Model comparison
GLM-4.7-Flash vs GPT-4.1 mini
GLM-4.7-Flash is the stronger model overall, scoring 38.8 to 33.6 on the Noometry Index.
Last verified . 20 shared benchmarks.
Summary
- They share 20 benchmarks with published results for both. GLM-4.7-Flash scores higher in 6 categories and GPT-4.1 mini in 2 categories; 6 gaps are clear of the uncertainty.
- The widest gap is in math, where GLM-4.7-Flash leads 36.1 to 24.1.

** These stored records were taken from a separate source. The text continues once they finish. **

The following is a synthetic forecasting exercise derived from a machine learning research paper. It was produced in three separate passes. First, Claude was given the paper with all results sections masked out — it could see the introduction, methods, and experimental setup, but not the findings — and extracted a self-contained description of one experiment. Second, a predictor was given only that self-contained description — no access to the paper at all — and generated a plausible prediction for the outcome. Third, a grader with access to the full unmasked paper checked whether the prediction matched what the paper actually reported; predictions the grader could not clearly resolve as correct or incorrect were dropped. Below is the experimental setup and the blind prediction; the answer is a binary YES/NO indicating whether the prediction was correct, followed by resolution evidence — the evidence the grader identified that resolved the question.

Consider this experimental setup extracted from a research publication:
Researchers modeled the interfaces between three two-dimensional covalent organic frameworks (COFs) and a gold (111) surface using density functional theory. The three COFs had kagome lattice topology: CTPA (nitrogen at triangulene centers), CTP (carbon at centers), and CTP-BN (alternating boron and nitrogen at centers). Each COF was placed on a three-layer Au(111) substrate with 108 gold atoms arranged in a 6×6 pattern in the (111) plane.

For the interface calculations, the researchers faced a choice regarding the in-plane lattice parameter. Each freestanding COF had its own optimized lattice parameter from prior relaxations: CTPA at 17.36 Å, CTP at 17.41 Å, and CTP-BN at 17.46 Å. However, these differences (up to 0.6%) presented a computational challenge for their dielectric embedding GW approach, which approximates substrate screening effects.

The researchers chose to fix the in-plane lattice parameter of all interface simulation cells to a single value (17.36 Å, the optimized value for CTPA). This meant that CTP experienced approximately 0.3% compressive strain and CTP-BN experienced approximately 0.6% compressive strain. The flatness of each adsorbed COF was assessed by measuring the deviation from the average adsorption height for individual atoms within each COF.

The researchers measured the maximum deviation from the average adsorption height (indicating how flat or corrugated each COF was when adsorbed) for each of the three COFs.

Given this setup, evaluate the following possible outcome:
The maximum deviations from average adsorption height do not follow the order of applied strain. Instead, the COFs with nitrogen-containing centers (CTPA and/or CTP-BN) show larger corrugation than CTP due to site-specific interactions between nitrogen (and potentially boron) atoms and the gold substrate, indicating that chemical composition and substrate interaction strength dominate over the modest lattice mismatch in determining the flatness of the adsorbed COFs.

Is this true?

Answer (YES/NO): NO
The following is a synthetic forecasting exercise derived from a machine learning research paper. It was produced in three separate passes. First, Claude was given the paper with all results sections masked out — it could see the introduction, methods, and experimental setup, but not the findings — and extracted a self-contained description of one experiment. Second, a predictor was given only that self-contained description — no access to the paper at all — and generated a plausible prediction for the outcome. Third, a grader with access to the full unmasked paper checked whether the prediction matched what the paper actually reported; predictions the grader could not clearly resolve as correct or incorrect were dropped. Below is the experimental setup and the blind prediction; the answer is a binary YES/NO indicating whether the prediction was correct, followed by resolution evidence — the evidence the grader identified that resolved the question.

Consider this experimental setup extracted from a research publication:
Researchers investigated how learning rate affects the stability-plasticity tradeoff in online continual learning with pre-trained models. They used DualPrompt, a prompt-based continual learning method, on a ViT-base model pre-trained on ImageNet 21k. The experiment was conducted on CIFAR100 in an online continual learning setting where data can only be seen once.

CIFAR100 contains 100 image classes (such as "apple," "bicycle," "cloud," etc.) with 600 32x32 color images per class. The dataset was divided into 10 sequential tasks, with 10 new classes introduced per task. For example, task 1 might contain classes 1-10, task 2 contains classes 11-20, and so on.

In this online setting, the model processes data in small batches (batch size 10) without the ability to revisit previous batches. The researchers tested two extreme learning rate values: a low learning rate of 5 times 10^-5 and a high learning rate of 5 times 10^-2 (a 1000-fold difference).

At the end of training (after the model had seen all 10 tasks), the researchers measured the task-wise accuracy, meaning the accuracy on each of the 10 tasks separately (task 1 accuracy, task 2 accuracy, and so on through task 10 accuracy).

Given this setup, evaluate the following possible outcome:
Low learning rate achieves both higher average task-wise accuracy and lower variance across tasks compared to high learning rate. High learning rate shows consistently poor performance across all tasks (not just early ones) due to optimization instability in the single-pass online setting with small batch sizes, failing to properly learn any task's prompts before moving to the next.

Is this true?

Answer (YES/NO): NO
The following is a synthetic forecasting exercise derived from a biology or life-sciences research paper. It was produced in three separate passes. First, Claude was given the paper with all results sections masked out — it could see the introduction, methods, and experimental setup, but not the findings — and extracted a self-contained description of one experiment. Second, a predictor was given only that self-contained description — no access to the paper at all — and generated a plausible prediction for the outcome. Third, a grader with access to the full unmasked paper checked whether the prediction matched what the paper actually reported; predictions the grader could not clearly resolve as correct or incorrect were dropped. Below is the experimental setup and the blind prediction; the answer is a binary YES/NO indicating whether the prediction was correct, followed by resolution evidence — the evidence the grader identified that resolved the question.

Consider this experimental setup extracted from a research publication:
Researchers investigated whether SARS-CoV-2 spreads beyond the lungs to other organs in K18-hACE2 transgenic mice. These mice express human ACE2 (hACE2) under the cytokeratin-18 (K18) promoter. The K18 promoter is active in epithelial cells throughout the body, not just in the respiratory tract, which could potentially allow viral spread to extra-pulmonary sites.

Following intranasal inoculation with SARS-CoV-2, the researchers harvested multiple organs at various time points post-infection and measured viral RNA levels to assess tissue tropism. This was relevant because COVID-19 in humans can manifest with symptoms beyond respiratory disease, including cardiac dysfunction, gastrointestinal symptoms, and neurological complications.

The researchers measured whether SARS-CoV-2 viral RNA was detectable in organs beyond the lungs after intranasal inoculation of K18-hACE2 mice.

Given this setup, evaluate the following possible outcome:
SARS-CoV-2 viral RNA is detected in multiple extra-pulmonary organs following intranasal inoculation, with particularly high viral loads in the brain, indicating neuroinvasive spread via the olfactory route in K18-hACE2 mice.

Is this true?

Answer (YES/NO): NO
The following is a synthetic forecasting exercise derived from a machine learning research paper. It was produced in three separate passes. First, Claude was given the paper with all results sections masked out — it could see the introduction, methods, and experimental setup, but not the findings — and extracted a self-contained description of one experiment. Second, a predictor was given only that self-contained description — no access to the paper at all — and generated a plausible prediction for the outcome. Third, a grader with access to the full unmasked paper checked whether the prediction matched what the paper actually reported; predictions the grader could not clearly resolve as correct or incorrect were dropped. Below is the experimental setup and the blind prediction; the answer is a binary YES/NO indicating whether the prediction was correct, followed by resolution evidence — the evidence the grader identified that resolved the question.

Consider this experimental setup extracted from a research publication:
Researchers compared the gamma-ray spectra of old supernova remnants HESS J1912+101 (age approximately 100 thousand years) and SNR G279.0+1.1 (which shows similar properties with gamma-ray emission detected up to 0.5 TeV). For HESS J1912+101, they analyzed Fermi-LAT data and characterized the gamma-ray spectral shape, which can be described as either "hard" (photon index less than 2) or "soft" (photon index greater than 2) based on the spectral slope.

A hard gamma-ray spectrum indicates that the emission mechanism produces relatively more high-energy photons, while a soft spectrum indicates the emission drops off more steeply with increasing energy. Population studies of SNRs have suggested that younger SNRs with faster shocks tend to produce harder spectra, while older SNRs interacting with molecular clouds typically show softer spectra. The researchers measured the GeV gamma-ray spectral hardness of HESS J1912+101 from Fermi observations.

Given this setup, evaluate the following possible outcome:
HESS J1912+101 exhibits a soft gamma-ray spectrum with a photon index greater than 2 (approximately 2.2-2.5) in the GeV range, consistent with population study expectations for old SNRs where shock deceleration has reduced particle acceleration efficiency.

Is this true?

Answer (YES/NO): NO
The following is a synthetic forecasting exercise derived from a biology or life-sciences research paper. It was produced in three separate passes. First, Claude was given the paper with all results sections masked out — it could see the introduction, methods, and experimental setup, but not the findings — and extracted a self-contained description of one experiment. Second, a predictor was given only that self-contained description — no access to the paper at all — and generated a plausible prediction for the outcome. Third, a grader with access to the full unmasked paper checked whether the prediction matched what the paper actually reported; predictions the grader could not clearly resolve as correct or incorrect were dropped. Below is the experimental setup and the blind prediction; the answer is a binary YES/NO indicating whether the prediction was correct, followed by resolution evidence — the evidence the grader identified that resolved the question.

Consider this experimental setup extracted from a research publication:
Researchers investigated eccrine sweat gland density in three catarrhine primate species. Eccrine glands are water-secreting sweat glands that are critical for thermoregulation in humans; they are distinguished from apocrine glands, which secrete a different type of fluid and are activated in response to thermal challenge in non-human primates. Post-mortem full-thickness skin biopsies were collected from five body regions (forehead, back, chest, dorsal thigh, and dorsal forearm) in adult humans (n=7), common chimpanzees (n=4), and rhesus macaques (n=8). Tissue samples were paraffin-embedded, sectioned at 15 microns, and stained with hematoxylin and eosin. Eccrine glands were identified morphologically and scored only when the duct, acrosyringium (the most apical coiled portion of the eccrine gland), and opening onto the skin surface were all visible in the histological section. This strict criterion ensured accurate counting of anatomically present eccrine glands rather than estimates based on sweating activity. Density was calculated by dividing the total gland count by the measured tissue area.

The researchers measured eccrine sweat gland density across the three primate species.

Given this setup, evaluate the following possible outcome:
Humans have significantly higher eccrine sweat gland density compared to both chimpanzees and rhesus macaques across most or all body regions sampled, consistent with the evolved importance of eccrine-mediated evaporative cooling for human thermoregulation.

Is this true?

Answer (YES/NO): YES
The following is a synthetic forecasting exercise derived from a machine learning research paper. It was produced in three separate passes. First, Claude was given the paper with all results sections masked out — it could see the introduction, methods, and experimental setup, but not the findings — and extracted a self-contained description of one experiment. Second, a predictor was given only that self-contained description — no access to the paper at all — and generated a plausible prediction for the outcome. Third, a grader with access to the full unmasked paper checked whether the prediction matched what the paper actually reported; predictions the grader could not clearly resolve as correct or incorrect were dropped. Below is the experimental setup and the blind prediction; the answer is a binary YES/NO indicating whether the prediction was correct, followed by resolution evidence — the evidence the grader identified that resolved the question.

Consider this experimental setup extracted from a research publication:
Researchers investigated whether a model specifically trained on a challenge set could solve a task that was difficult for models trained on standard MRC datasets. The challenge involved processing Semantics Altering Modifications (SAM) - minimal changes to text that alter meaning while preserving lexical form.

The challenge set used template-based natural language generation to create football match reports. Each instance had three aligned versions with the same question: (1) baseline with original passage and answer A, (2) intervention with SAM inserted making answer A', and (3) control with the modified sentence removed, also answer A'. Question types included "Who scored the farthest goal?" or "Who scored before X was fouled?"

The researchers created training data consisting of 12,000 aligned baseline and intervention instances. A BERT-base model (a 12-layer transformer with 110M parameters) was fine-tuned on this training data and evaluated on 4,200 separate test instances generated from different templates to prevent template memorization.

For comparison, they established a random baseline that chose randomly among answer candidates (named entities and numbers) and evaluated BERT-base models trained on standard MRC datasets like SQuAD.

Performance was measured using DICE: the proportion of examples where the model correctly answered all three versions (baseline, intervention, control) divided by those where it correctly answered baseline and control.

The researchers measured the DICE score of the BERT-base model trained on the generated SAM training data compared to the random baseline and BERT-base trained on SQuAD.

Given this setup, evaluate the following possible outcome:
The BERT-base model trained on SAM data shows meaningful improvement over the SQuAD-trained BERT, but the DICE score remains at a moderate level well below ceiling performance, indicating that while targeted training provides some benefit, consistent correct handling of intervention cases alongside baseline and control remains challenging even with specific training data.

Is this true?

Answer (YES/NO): NO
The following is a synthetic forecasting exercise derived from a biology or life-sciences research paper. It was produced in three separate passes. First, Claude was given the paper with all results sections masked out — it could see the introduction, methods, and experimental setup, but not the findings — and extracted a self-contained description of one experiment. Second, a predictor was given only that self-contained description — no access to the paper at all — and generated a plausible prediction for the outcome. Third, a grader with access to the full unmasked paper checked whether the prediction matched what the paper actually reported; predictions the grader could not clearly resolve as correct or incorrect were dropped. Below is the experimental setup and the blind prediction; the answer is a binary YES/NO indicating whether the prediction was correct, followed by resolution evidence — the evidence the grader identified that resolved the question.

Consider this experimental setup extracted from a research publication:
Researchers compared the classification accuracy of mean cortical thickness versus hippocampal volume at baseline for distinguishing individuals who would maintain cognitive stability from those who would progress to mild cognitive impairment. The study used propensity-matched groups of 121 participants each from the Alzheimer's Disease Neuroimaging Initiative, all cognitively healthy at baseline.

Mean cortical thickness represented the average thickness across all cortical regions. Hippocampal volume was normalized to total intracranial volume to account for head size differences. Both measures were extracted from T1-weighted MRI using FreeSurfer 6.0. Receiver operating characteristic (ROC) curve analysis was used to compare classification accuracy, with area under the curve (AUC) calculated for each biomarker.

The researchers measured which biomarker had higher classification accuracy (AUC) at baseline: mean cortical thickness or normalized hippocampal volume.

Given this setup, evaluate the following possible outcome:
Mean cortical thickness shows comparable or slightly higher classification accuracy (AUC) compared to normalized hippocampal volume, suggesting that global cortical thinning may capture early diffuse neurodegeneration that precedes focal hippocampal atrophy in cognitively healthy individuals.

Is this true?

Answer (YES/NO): NO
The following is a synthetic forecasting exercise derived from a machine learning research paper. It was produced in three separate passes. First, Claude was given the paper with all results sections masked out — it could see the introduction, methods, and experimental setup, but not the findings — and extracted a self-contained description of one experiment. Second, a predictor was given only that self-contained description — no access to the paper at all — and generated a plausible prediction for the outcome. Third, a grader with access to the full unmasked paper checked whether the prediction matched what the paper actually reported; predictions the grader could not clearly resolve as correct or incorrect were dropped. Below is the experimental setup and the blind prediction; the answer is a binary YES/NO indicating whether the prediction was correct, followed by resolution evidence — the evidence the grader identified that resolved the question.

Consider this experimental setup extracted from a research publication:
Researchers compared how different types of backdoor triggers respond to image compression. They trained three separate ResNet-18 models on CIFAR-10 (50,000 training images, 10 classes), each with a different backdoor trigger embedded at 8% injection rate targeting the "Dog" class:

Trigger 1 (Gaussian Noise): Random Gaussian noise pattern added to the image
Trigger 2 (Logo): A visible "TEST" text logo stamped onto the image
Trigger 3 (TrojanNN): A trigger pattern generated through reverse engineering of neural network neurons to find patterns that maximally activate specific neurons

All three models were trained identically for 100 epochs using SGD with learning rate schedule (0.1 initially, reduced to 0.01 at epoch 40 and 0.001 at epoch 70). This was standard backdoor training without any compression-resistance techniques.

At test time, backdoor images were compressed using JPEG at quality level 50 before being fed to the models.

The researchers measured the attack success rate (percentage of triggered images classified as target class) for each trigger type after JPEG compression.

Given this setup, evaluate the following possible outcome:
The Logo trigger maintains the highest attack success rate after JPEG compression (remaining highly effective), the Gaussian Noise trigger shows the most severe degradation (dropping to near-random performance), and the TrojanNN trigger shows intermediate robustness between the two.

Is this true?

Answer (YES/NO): YES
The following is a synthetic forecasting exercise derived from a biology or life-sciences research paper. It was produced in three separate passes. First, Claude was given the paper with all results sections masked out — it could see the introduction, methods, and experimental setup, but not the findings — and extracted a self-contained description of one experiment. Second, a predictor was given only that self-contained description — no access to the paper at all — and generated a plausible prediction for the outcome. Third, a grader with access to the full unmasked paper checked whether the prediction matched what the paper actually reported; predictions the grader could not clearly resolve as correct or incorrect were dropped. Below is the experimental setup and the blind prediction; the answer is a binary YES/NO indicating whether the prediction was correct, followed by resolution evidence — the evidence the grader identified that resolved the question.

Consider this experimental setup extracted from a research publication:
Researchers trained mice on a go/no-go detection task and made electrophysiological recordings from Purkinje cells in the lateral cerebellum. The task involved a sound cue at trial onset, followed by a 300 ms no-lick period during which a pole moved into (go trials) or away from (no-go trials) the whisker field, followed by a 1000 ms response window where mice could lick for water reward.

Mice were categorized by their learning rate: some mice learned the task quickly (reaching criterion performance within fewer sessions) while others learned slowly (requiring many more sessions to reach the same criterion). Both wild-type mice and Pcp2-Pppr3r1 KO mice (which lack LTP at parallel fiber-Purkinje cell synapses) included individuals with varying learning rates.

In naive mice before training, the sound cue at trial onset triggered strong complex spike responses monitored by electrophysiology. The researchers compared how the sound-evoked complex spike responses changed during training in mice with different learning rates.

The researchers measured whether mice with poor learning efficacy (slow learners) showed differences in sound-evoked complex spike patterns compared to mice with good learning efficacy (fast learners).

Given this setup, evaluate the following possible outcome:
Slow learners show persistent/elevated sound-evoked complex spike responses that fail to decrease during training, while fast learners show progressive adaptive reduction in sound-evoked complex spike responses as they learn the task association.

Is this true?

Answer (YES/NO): YES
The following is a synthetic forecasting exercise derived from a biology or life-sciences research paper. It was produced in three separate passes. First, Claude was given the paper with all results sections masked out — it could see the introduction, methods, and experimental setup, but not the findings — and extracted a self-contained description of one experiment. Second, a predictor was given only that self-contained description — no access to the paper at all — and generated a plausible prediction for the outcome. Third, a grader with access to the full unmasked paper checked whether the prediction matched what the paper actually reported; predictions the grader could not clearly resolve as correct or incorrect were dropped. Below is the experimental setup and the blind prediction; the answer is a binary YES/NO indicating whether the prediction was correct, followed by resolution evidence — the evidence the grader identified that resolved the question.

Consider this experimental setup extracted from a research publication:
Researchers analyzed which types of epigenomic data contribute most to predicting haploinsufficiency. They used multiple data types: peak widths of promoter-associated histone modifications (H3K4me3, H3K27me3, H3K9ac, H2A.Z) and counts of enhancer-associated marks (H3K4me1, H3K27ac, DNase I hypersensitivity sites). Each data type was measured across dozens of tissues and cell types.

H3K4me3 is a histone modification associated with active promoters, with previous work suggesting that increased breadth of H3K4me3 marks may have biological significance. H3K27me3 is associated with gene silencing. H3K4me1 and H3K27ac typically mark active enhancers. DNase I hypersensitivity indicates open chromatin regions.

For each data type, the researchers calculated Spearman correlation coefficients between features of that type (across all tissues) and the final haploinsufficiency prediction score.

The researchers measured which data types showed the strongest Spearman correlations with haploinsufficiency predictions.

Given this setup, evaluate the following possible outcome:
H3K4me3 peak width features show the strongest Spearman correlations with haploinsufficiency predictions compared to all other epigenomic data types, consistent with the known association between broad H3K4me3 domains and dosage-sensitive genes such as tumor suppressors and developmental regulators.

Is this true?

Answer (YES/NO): YES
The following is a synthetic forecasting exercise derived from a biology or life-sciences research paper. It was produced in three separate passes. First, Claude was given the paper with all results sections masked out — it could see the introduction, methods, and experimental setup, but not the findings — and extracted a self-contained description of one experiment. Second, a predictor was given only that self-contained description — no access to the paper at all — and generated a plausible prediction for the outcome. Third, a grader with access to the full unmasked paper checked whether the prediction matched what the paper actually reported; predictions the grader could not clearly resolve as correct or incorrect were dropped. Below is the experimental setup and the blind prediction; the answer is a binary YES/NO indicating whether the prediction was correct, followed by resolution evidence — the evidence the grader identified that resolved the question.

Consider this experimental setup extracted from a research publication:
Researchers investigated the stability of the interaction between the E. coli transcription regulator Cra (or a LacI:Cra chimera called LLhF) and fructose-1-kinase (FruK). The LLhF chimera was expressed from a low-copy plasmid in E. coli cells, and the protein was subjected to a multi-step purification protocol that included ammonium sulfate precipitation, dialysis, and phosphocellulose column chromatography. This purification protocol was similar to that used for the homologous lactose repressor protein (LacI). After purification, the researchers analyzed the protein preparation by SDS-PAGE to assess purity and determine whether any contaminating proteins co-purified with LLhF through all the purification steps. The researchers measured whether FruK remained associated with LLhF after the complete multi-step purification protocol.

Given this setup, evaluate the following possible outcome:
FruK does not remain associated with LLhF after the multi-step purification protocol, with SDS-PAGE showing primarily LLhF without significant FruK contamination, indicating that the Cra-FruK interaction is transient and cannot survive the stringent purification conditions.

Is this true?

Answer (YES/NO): NO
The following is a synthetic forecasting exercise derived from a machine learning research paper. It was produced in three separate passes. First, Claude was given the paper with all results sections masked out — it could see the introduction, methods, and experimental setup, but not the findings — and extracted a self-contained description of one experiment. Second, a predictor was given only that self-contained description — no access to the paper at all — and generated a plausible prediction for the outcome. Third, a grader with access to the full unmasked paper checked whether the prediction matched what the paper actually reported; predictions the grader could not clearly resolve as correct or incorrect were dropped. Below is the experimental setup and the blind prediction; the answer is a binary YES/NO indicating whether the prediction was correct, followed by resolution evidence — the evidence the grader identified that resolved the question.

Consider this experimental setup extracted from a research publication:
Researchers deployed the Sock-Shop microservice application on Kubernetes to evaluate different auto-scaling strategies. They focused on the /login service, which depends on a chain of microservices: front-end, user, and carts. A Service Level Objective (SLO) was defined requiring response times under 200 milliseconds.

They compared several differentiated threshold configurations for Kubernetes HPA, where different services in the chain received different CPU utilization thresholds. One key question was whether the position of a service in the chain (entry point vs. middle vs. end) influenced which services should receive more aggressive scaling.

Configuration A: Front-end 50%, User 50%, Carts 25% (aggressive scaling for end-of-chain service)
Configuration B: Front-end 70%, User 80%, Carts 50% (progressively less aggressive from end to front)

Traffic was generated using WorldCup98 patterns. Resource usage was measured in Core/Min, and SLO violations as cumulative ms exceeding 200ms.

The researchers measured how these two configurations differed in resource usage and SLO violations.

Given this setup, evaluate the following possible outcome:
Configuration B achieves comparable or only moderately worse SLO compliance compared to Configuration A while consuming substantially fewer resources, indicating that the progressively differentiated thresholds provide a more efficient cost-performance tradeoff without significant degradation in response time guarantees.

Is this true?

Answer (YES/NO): NO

- The biggest single-benchmark swing is OTIS Mock AIME 2024-2025: 58.3% for GLM-4.7-Flash and 44.7% for GPT-4.1 mini.
- GLM-4.7-Flash is cheaper at $0.06 / $0.40 per million input/output tokens, against $0.40 / $1.60 for GPT-4.1 mini.
- GPT-4.1 mini accepts more context: 1.05M tokens versus 200K.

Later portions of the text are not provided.